═════ INPUT FOR THIS TASK ═════
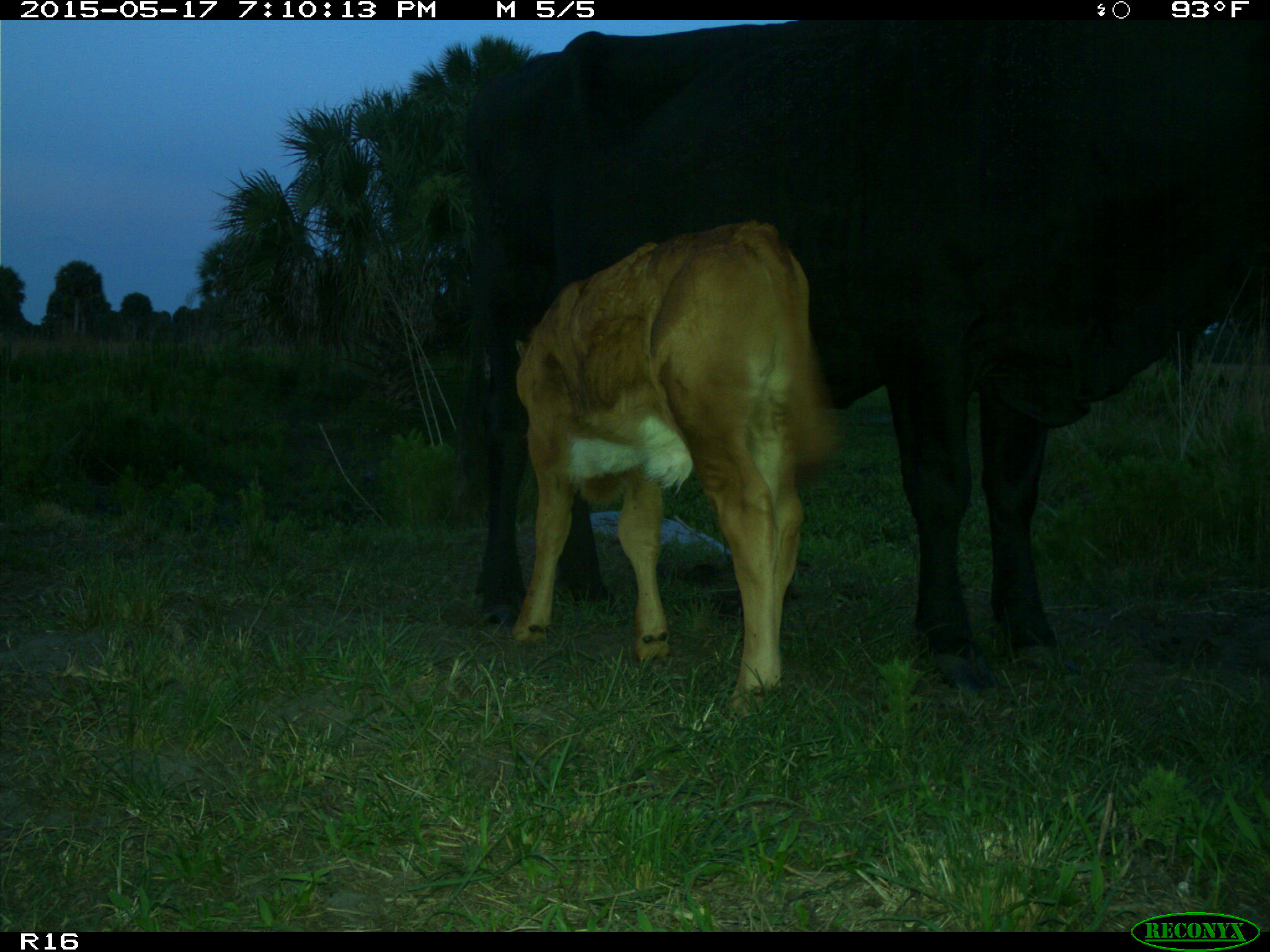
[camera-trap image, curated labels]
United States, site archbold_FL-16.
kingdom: Animalia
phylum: Chordata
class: Mammalia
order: Artiodactyla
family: Bovidae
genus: Bos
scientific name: Bos taurus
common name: domestic cow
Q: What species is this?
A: Bos taurus (domestic cow).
═════
▶ TASK PROMPT: The preceding entries are to be written out again exactly, with the pictures removed.

▶ TASK RESULT:
[camera-trap image, curated labels]
United States, site archbold_FL-16.
kingdom: Animalia
phylum: Chordata
class: Mammalia
order: Artiodactyla
family: Bovidae
genus: Bos
scientific name: Bos taurus
common name: domestic cow
Q: What species is this?
A: Bos taurus (domestic cow).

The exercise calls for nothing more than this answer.